■ **Record set**:
*** Begin section ***

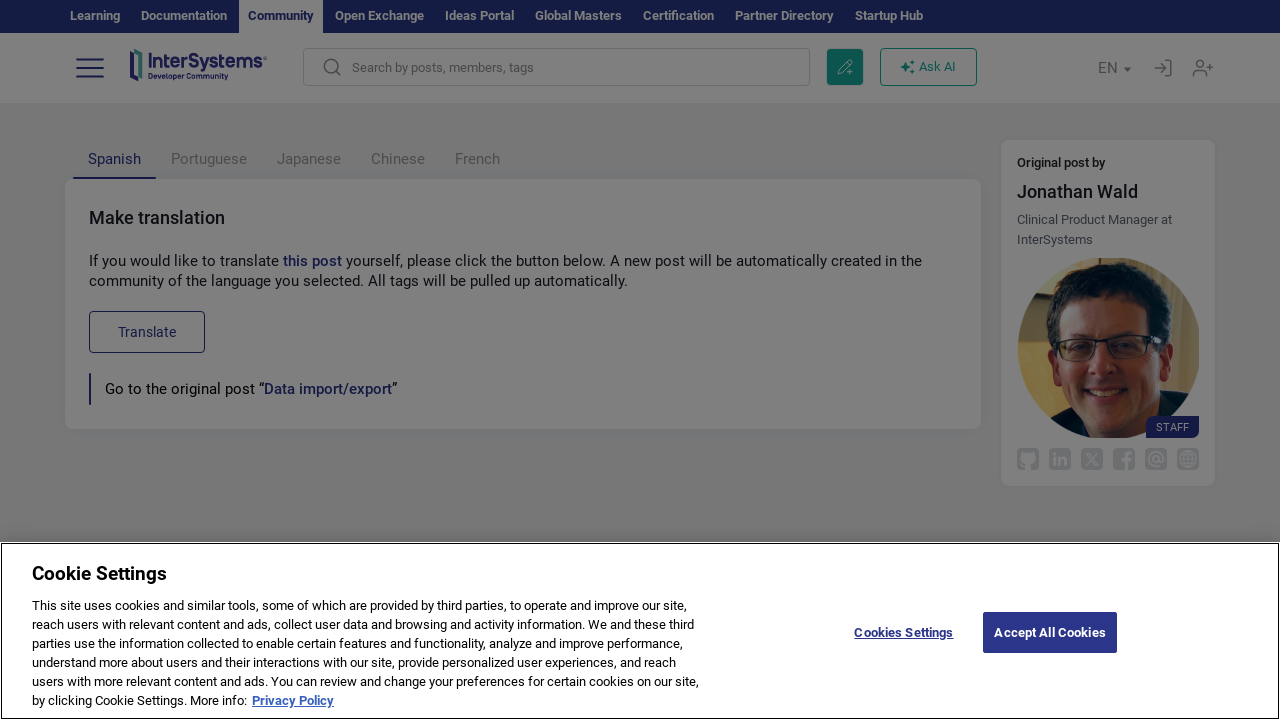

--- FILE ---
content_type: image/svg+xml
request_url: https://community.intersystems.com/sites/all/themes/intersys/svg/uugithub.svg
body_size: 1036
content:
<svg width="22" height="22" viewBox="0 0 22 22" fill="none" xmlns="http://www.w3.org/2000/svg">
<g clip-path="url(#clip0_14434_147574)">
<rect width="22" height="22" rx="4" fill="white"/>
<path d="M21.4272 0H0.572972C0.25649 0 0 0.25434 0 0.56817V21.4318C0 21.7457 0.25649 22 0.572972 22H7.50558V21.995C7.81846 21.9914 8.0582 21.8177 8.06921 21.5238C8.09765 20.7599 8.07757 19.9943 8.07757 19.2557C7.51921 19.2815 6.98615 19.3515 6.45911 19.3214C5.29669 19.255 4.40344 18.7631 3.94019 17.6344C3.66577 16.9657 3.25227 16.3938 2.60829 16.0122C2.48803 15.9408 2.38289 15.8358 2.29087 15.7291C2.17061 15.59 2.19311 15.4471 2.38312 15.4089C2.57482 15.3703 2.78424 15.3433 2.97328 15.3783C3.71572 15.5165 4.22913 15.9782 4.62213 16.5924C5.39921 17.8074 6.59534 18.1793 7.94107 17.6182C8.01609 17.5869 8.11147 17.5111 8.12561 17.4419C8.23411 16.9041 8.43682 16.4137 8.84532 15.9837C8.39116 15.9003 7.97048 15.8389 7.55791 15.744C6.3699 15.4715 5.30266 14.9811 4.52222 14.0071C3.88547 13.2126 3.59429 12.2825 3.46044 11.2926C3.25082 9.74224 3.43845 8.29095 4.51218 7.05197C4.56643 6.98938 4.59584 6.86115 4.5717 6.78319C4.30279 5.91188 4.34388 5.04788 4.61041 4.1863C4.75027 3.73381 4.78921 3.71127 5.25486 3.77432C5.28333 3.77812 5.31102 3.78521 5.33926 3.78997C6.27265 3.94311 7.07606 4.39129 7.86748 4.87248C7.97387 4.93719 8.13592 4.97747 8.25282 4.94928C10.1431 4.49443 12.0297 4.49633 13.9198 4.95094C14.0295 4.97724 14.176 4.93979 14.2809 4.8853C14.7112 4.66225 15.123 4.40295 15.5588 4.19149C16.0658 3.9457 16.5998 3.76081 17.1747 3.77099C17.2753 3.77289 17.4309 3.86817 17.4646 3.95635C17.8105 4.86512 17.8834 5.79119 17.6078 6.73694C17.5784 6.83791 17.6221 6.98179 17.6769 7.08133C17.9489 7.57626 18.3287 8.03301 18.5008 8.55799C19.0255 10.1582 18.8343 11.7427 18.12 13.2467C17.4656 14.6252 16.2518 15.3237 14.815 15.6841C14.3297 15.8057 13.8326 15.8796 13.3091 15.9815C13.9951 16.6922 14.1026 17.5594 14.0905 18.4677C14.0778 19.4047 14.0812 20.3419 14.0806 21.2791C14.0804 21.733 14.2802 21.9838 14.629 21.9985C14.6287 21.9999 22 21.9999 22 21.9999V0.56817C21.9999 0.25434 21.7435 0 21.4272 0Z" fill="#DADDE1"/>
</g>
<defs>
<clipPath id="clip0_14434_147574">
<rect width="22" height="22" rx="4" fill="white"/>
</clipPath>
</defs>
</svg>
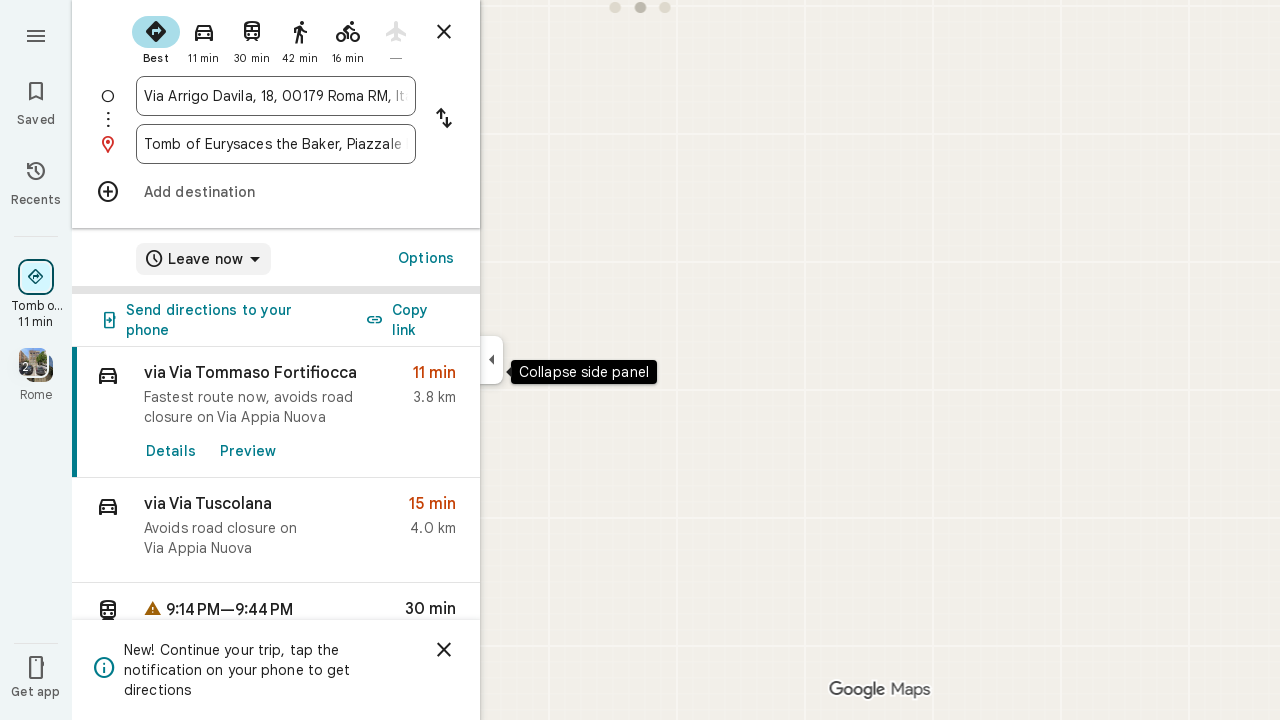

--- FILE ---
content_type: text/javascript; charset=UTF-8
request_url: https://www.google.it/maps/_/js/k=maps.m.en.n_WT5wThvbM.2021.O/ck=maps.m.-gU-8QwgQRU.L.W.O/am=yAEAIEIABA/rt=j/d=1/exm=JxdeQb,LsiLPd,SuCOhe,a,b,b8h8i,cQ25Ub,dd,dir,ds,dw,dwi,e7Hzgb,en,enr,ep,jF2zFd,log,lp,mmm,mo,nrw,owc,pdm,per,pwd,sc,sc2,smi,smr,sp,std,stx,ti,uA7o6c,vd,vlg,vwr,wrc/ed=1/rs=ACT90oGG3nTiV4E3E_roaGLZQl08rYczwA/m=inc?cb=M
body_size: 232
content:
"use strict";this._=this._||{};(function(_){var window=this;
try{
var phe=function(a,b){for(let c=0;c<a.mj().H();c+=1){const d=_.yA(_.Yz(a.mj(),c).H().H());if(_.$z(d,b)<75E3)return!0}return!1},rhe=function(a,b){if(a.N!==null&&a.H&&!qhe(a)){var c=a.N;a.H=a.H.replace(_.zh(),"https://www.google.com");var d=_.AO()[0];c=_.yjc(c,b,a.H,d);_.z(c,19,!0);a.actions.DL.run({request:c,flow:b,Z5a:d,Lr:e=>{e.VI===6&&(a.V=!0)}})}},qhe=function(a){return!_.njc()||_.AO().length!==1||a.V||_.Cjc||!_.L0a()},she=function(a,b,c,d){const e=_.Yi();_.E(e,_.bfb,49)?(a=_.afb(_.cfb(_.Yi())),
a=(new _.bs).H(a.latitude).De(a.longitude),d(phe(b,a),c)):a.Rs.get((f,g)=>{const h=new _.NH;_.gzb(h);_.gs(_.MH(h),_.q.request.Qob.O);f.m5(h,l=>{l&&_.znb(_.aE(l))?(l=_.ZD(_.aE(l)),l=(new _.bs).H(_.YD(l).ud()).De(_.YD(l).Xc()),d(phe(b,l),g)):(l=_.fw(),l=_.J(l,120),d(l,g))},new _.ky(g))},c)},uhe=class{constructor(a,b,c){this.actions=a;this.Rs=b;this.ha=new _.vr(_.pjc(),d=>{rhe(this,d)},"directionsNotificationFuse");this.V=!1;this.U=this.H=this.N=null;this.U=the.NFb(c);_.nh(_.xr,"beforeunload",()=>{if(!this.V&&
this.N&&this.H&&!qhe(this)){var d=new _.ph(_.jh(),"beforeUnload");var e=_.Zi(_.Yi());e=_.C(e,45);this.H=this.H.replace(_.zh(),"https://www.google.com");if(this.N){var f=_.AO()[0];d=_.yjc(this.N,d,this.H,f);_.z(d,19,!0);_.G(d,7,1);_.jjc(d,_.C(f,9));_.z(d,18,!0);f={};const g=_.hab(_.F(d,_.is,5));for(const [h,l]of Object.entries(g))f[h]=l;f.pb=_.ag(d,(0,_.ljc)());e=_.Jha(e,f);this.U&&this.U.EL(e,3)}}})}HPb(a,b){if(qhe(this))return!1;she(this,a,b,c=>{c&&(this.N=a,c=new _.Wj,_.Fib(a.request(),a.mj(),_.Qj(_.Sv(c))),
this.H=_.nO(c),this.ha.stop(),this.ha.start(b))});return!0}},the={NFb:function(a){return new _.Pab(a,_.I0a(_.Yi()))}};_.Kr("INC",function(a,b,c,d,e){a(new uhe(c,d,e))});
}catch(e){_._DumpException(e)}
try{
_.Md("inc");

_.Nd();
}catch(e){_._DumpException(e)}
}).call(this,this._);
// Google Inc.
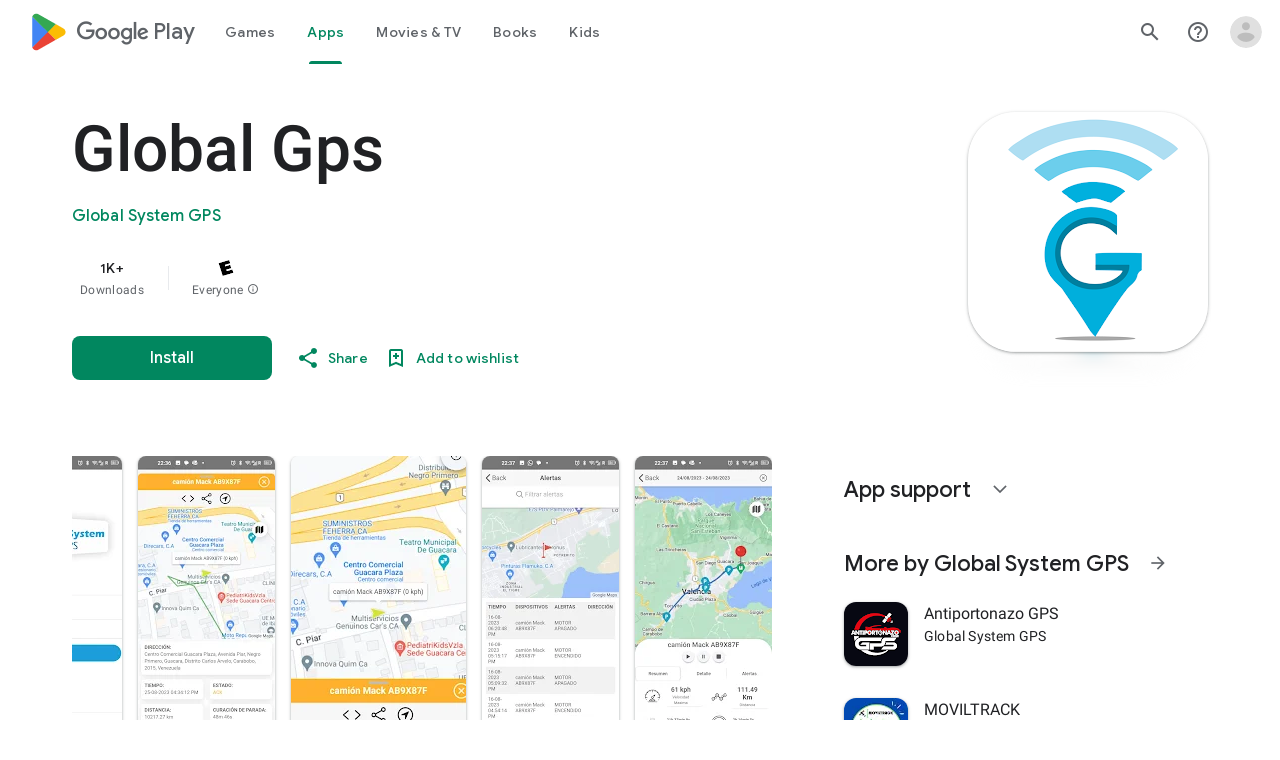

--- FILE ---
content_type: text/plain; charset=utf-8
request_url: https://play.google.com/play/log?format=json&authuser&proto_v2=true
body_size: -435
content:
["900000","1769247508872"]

*** End section ***

■ **Your instructions**: Write every line above again exactly, but leave the pictures out.

■ **Output of the task**:
--- FILE ---
content_type: image/svg+xml
request_url: https://community.intersystems.com/sites/all/themes/intersys/svg/uugithub.svg
body_size: 1036
content:
<svg width="22" height="22" viewBox="0 0 22 22" fill="none" xmlns="http://www.w3.org/2000/svg">
<g clip-path="url(#clip0_14434_147574)">
<rect width="22" height="22" rx="4" fill="white"/>
<path d="M21.4272 0H0.572972C0.25649 0 0 0.25434 0 0.56817V21.4318C0 21.7457 0.25649 22 0.572972 22H7.50558V21.995C7.81846 21.9914 8.0582 21.8177 8.06921 21.5238C8.09765 20.7599 8.07757 19.9943 8.07757 19.2557C7.51921 19.2815 6.98615 19.3515 6.45911 19.3214C5.29669 19.255 4.40344 18.7631 3.94019 17.6344C3.66577 16.9657 3.25227 16.3938 2.60829 16.0122C2.48803 15.9408 2.38289 15.8358 2.29087 15.7291C2.17061 15.59 2.19311 15.4471 2.38312 15.4089C2.57482 15.3703 2.78424 15.3433 2.97328 15.3783C3.71572 15.5165 4.22913 15.9782 4.62213 16.5924C5.39921 17.8074 6.59534 18.1793 7.94107 17.6182C8.01609 17.5869 8.11147 17.5111 8.12561 17.4419C8.23411 16.9041 8.43682 16.4137 8.84532 15.9837C8.39116 15.9003 7.97048 15.8389 7.55791 15.744C6.3699 15.4715 5.30266 14.9811 4.52222 14.0071C3.88547 13.2126 3.59429 12.2825 3.46044 11.2926C3.25082 9.74224 3.43845 8.29095 4.51218 7.05197C4.56643 6.98938 4.59584 6.86115 4.5717 6.78319C4.30279 5.91188 4.34388 5.04788 4.61041 4.1863C4.75027 3.73381 4.78921 3.71127 5.25486 3.77432C5.28333 3.77812 5.31102 3.78521 5.33926 3.78997C6.27265 3.94311 7.07606 4.39129 7.86748 4.87248C7.97387 4.93719 8.13592 4.97747 8.25282 4.94928C10.1431 4.49443 12.0297 4.49633 13.9198 4.95094C14.0295 4.97724 14.176 4.93979 14.2809 4.8853C14.7112 4.66225 15.123 4.40295 15.5588 4.19149C16.0658 3.9457 16.5998 3.76081 17.1747 3.77099C17.2753 3.77289 17.4309 3.86817 17.4646 3.95635C17.8105 4.86512 17.8834 5.79119 17.6078 6.73694C17.5784 6.83791 17.6221 6.98179 17.6769 7.08133C17.9489 7.57626 18.3287 8.03301 18.5008 8.55799C19.0255 10.1582 18.8343 11.7427 18.12 13.2467C17.4656 14.6252 16.2518 15.3237 14.815 15.6841C14.3297 15.8057 13.8326 15.8796 13.3091 15.9815C13.9951 16.6922 14.1026 17.5594 14.0905 18.4677C14.0778 19.4047 14.0812 20.3419 14.0806 21.2791C14.0804 21.733 14.2802 21.9838 14.629 21.9985C14.6287 21.9999 22 21.9999 22 21.9999V0.56817C21.9999 0.25434 21.7435 0 21.4272 0Z" fill="#DADDE1"/>
</g>
<defs>
<clipPath id="clip0_14434_147574">
<rect width="22" height="22" rx="4" fill="white"/>
</clipPath>
</defs>
</svg>

--- FILE ---
content_type: text/javascript; charset=UTF-8
request_url: https://www.google.it/maps/_/js/k=maps.m.en.n_WT5wThvbM.2021.O/ck=maps.m.-gU-8QwgQRU.L.W.O/am=yAEAIEIABA/rt=j/d=1/exm=JxdeQb,LsiLPd,SuCOhe,a,b,b8h8i,cQ25Ub,dd,dir,ds,dw,dwi,e7Hzgb,en,enr,ep,jF2zFd,log,lp,mmm,mo,nrw,owc,pdm,per,pwd,sc,sc2,smi,smr,sp,std,stx,ti,uA7o6c,vd,vlg,vwr,wrc/ed=1/rs=ACT90oGG3nTiV4E3E_roaGLZQl08rYczwA/m=inc?cb=M
body_size: 232
content:
"use strict";this._=this._||{};(function(_){var window=this;
try{
var phe=function(a,b){for(let c=0;c<a.mj().H();c+=1){const d=_.yA(_.Yz(a.mj(),c).H().H());if(_.$z(d,b)<75E3)return!0}return!1},rhe=function(a,b){if(a.N!==null&&a.H&&!qhe(a)){var c=a.N;a.H=a.H.replace(_.zh(),"https://www.google.com");var d=_.AO()[0];c=_.yjc(c,b,a.H,d);_.z(c,19,!0);a.actions.DL.run({request:c,flow:b,Z5a:d,Lr:e=>{e.VI===6&&(a.V=!0)}})}},qhe=function(a){return!_.njc()||_.AO().length!==1||a.V||_.Cjc||!_.L0a()},she=function(a,b,c,d){const e=_.Yi();_.E(e,_.bfb,49)?(a=_.afb(_.cfb(_.Yi())),
a=(new _.bs).H(a.latitude).De(a.longitude),d(phe(b,a),c)):a.Rs.get((f,g)=>{const h=new _.NH;_.gzb(h);_.gs(_.MH(h),_.q.request.Qob.O);f.m5(h,l=>{l&&_.znb(_.aE(l))?(l=_.ZD(_.aE(l)),l=(new _.bs).H(_.YD(l).ud()).De(_.YD(l).Xc()),d(phe(b,l),g)):(l=_.fw(),l=_.J(l,120),d(l,g))},new _.ky(g))},c)},uhe=class{constructor(a,b,c){this.actions=a;this.Rs=b;this.ha=new _.vr(_.pjc(),d=>{rhe(this,d)},"directionsNotificationFuse");this.V=!1;this.U=this.H=this.N=null;this.U=the.NFb(c);_.nh(_.xr,"beforeunload",()=>{if(!this.V&&
this.N&&this.H&&!qhe(this)){var d=new _.ph(_.jh(),"beforeUnload");var e=_.Zi(_.Yi());e=_.C(e,45);this.H=this.H.replace(_.zh(),"https://www.google.com");if(this.N){var f=_.AO()[0];d=_.yjc(this.N,d,this.H,f);_.z(d,19,!0);_.G(d,7,1);_.jjc(d,_.C(f,9));_.z(d,18,!0);f={};const g=_.hab(_.F(d,_.is,5));for(const [h,l]of Object.entries(g))f[h]=l;f.pb=_.ag(d,(0,_.ljc)());e=_.Jha(e,f);this.U&&this.U.EL(e,3)}}})}HPb(a,b){if(qhe(this))return!1;she(this,a,b,c=>{c&&(this.N=a,c=new _.Wj,_.Fib(a.request(),a.mj(),_.Qj(_.Sv(c))),
this.H=_.nO(c),this.ha.stop(),this.ha.start(b))});return!0}},the={NFb:function(a){return new _.Pab(a,_.I0a(_.Yi()))}};_.Kr("INC",function(a,b,c,d,e){a(new uhe(c,d,e))});
}catch(e){_._DumpException(e)}
try{
_.Md("inc");

_.Nd();
}catch(e){_._DumpException(e)}
}).call(this,this._);
// Google Inc.

--- FILE ---
content_type: text/plain; charset=utf-8
request_url: https://play.google.com/play/log?format=json&authuser&proto_v2=true
body_size: -435
content:
["900000","1769247508872"]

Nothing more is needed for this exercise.